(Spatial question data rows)
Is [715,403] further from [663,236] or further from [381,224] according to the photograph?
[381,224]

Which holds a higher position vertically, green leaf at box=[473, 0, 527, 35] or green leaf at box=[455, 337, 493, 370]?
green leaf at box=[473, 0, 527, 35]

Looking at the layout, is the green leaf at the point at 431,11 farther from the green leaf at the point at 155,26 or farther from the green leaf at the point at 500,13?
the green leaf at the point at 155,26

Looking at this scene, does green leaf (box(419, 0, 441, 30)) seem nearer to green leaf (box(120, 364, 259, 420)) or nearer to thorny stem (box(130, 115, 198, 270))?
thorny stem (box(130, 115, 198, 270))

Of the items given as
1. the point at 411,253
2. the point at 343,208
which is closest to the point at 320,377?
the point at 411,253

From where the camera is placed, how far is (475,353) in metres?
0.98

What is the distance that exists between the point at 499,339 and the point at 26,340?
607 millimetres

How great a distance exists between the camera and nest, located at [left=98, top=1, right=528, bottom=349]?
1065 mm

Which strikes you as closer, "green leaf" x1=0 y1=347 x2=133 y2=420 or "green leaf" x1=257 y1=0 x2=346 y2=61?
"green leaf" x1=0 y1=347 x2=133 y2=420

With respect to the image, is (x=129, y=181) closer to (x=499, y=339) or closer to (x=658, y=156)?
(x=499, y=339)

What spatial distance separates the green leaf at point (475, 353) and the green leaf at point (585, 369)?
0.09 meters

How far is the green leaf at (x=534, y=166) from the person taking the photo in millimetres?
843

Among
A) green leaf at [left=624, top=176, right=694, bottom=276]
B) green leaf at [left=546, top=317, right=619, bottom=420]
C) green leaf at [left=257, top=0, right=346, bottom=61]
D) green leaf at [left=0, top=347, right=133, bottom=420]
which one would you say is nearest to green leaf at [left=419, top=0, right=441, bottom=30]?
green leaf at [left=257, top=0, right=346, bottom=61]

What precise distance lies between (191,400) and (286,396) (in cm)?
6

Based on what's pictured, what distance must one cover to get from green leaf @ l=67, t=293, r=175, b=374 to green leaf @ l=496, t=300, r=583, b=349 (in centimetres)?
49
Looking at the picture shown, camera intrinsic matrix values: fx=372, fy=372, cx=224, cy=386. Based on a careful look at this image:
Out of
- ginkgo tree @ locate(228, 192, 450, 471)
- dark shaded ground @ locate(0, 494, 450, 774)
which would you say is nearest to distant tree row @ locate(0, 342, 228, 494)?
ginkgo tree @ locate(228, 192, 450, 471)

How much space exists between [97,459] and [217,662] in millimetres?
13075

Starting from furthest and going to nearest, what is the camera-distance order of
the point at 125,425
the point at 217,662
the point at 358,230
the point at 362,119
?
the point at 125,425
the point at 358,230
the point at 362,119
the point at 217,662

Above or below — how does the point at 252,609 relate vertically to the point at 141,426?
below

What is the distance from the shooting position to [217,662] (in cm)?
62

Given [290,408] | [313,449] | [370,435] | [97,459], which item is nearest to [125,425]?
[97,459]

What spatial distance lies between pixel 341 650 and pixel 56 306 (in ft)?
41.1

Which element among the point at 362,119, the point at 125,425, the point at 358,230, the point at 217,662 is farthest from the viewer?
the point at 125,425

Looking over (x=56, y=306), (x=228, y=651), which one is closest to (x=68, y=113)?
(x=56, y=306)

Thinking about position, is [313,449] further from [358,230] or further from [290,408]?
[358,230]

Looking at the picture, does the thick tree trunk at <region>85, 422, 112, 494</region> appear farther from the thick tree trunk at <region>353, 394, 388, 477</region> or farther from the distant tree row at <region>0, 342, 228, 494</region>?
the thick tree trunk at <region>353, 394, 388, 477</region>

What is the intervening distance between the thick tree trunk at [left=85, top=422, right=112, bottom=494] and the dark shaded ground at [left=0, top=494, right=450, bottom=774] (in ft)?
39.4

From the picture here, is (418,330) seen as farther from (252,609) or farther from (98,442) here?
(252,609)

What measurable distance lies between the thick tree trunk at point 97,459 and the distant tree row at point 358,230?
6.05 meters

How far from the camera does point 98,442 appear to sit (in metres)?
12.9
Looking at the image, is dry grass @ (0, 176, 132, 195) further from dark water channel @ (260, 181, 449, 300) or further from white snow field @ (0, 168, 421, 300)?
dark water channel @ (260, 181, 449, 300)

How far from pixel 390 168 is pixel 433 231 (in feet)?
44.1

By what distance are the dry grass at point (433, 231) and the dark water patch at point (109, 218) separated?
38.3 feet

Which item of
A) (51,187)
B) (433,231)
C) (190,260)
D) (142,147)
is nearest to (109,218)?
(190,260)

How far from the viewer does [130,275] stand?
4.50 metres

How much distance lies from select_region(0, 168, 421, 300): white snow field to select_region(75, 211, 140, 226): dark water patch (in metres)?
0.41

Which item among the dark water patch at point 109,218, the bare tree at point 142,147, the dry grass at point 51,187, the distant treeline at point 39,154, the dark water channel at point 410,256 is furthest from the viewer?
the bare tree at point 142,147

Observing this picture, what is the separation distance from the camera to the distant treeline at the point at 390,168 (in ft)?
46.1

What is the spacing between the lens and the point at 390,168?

Exercise requirements: Convert the data from the line with "What measurable distance" up to and including the line with "4.50 metres" into a JSON list of strings, one string per line and no entries for blank lines.

Answer to the task:
[
  "What measurable distance lies between the thick tree trunk at point 97,459 and the distant tree row at point 358,230?",
  "6.05 meters",
  "How far from the camera does point 98,442 appear to sit (in metres)?",
  "12.9",
  "Looking at the image, is dry grass @ (0, 176, 132, 195) further from dark water channel @ (260, 181, 449, 300) or further from white snow field @ (0, 168, 421, 300)?",
  "dark water channel @ (260, 181, 449, 300)",
  "How far from pixel 390 168 is pixel 433 231 (in feet)?",
  "44.1",
  "By what distance are the dry grass at point (433, 231) and the dark water patch at point (109, 218) separated?",
  "38.3 feet",
  "Which item of",
  "A) (51,187)",
  "B) (433,231)",
  "C) (190,260)",
  "D) (142,147)",
  "is nearest to (109,218)?",
  "(190,260)",
  "How far from the viewer does [130,275] stand?",
  "4.50 metres"
]